You mentioned that there's an idea of drilling being only a small area. That is simply not borne out. You yourself were over in the Prudhoe Bay area and you looked at the development there. This is 1,000 square miles of development, the size of Rhode Island. You can see it from space.
There's no way -- the National Academy of Sciences has looked at these issues carefully. They say that when you drill in a particular place you've made the essential trade off, their words, not mine, where you are necessarily industrializing an area by drilling it for oil and actually undercutting if not completely eliminating the other values of the area.
So to say it is only a small piece. Let's also remember that the arctic refuge coastal plain is only five percent of America's arctic coastal plain, that's it. From a science perspective keeping that area pristine is really important as a baseline so we can understand the impacts that are happening to the arctic from climate change or other activities from a wilderness perspective it is an incredible place. We've talked about the wildlife.
Let's not forget as well the people. For thousands and thousands of years they say time immemorial they have subsisted on the resources of the arctic refuge, and the core are the porcupine herd that calves on that coastal plain. And to the extent you undercut that coastal plain with drilling and harm those caribou you are going to impact the human rights and the future of those people there. And that is not right either.
VAN SUSTEREN: In terms of the caribou, I'm told that the caribou, with the drilling in the pipeline in the Prudhoe Bay area, that the size of the herd has not gone down. The second thing is I know you represent Alaskan native tribes. Do they themselves, are they opposed to it or in favor? I never had a chance to speak to them.
VAN TUYN: Sure. Let me address the caribou issue first.
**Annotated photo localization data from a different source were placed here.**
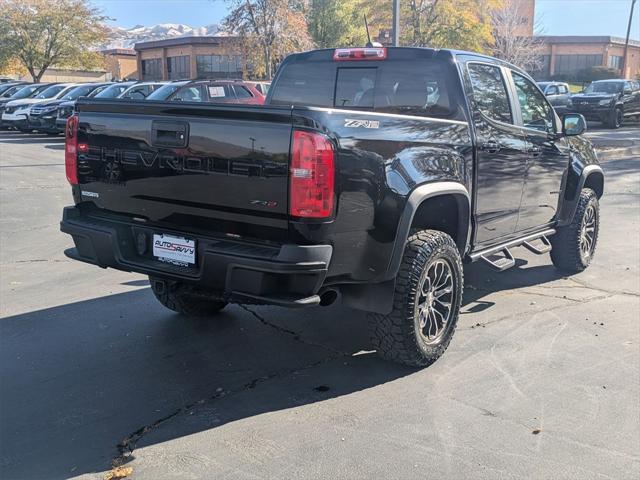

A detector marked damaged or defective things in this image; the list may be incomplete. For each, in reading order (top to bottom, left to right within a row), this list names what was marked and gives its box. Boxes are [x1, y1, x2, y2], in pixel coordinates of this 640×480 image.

crack in asphalt [110, 304, 350, 468]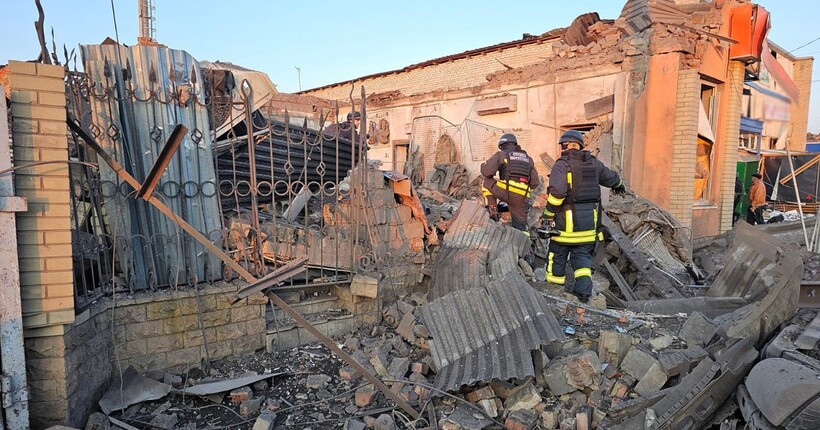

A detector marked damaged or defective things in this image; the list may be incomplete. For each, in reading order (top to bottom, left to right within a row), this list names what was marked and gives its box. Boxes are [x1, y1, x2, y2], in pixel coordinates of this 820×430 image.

damaged brick building [302, 0, 812, 239]
rusted corrugated panel [422, 274, 564, 392]
rusty metal sheet [422, 272, 564, 394]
The porcupine caribou herd, the four herds here are the most valuable because their calving area is smaller than the calving area of the where the coastal plain can be 80, 130 miles wide.
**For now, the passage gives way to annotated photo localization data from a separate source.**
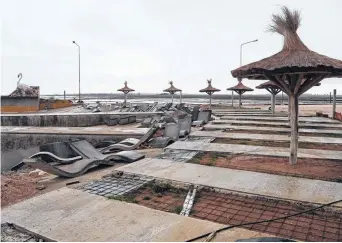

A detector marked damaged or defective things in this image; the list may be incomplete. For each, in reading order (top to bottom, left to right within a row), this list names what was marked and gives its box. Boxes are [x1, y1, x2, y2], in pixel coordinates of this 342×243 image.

broken concrete slab [167, 140, 342, 160]
cracked concrete slab [167, 141, 342, 160]
broken concrete slab [117, 159, 342, 205]
cracked concrete slab [117, 159, 342, 205]
broken concrete slab [0, 188, 272, 241]
cracked concrete slab [0, 188, 272, 241]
Here it's 10 to 30 miles wide, and again there are 35,000 calves in a two week period, and they don't have displacement habitat. And that's the qualitative difference with the caribou to the west. And so scientists tell us they are incredibly vulnerable to development and climate change.
You're right, I represent conservation groups like the Alaska Wilderness League, and I also represent native groups and have in the past and the peoples on the south-side of the range. Yes they are vigorously opposed for those human rights reasons to drilling in the arctic refuge. There are other native -- I'm sorry. Go ahead.
VAN SUSTEREN: I'm running out of time and I have so many questions. I'm curious -- the fact that there have not been any spills in the Prudhoe Bay area or leaks, is that the least bit comforting or is that not relevant to you at all?
VAN TUYN: It's not right. There's over a spill a day in our north slope industry. And that's just a fact of life. We've had some big ones, really big ones.
But as a matter of course that essential trade off, and you had an oil executive on your show yesterday said it -- spills are just a part of doing business with the oil industry. That's the way it is. Whether it's in new areas onshore, offshore, it is the way it is.
And we have to recognize, if we are going to commit a particular area to this activity we are necessarily industrializing it, and that is not appropriate for over 100 percent of our arctic. Let's protect some of it. Let's designate the coastal plain wilderness. It deserves it for us and for future generations.
VAN SUSTEREN: Peter, thank you. It's an enormously important issue, and we are trying to look at it from all sides. And I hope you will come back as we continue to do segments on this because there's so much more to talk about. Peter, thank you.
VAN TUYN: Thank you so much for having me, Greta.